Title:Hidden Ancestor Graphs: Models for Detagging Property Graphs

Abstract:Consider a graph $G$ where each vertex is visibly labelled as a member of a distinct class, but also has a hidden binary state: wild or tame. Edges with end points in the same class are called agreement edges. Premise: an edge connecting vertices in different classes -- a conflict edge -- is allowed only when at least one end point is wild. Interpret wild status as readiness to form connections with any other vertex, regardless of class -- a form of class disaffiliation. The learning goal is to classify each vertex as wild or tame using its neighborhood data.

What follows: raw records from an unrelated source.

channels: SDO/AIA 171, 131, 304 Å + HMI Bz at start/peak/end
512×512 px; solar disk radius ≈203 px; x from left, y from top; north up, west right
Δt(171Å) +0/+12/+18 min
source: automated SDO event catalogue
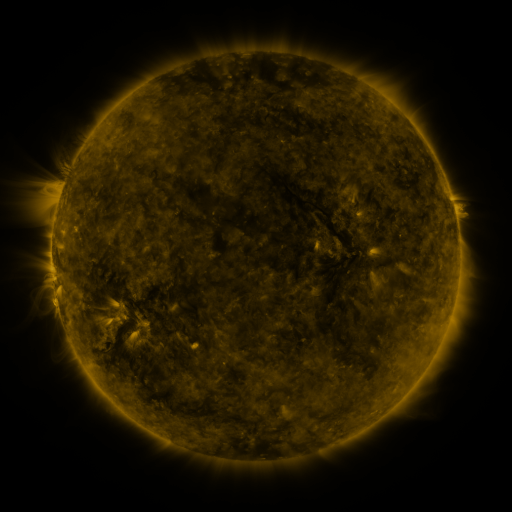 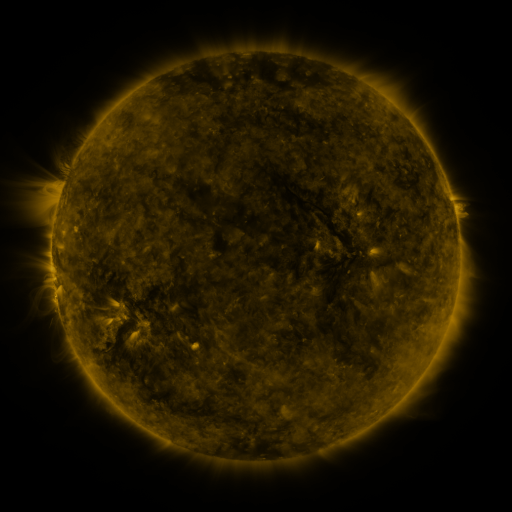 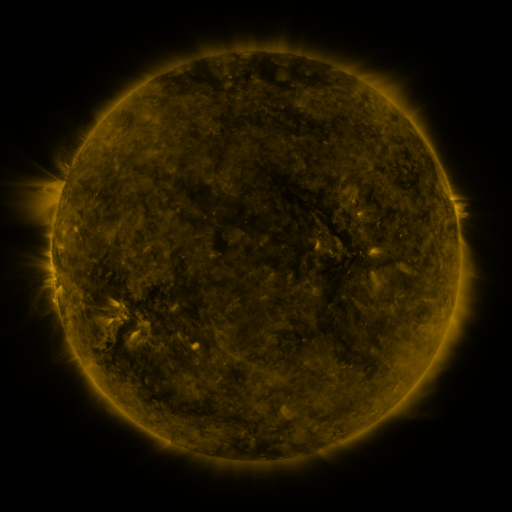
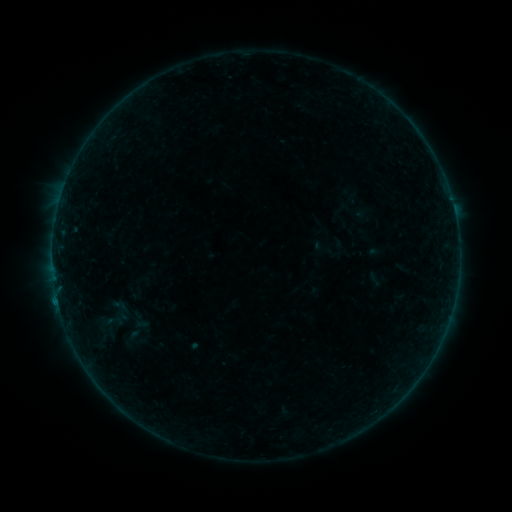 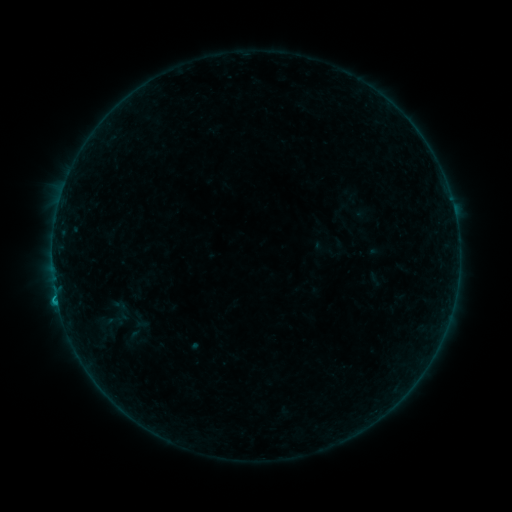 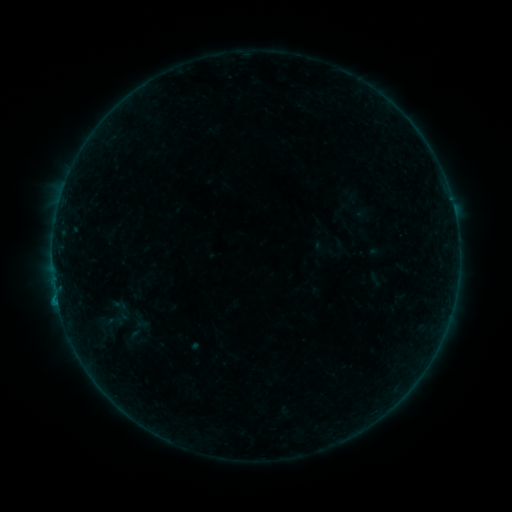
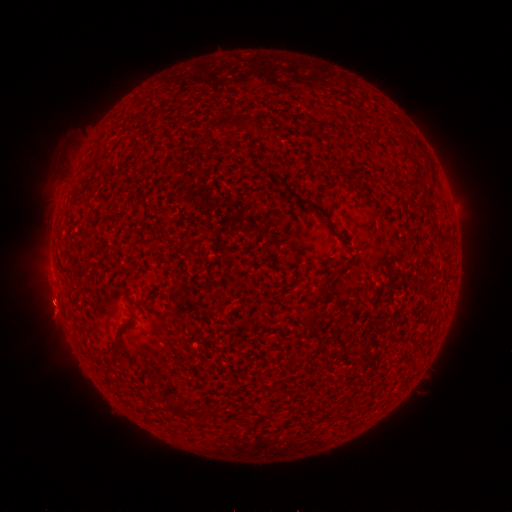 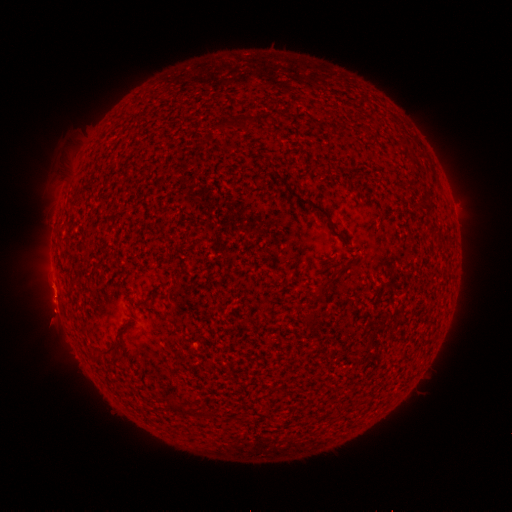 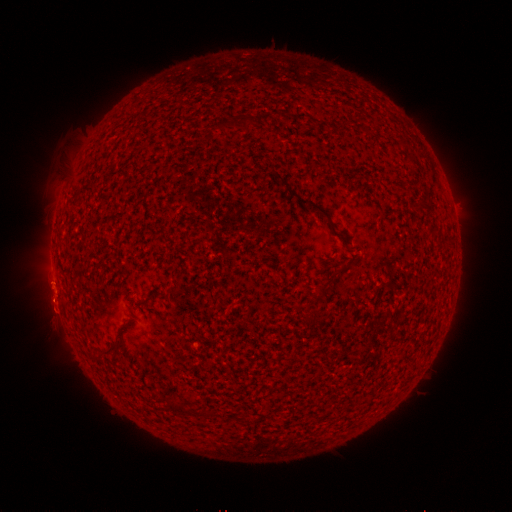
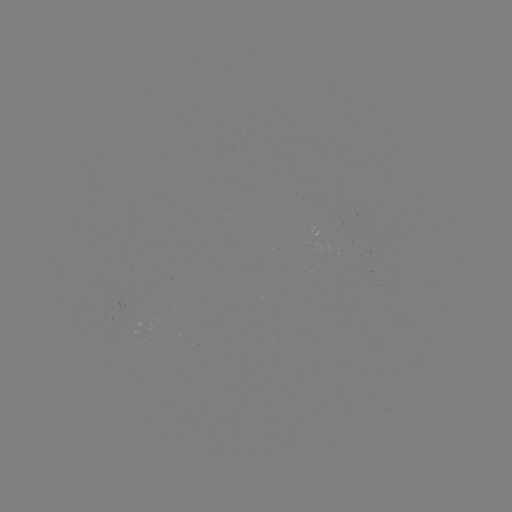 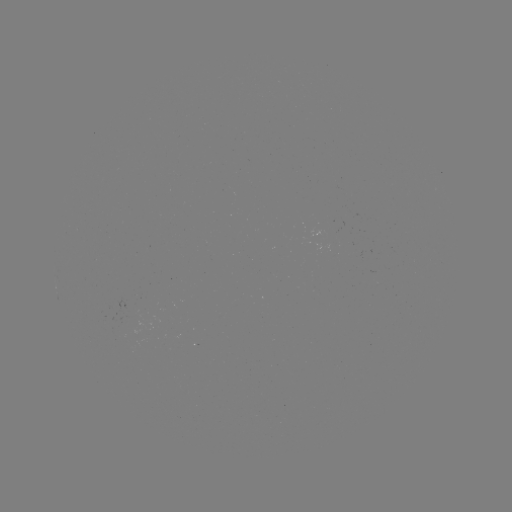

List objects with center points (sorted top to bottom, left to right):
B3.9 flare: (58, 302)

In applications such as communications metadata, bio-informatics, retailing, or bibliography, adjacency in $G$ is typically created by paths of length two in a transactional bipartite graph $B$. Class labelling, imported from a reference data source, is typically assortative, so agreement edges predominate. Conflict edges represent observed behavior (from $B$) inconsistent with prior labelling of $V(G)$. Wild vertices are those whose label is uninformative. The hidden ancestor graph constitutes a natural model for generating agreement edges and conflict edges, depending on a latent tree structure. The model is able to manifest high clustering rates and heavy-tailed degree distributions typical of social and spatial networks. It can be fitted to graph data using a few measurable graph parameters, and supplies a natural statistical classifier for wild versus tame.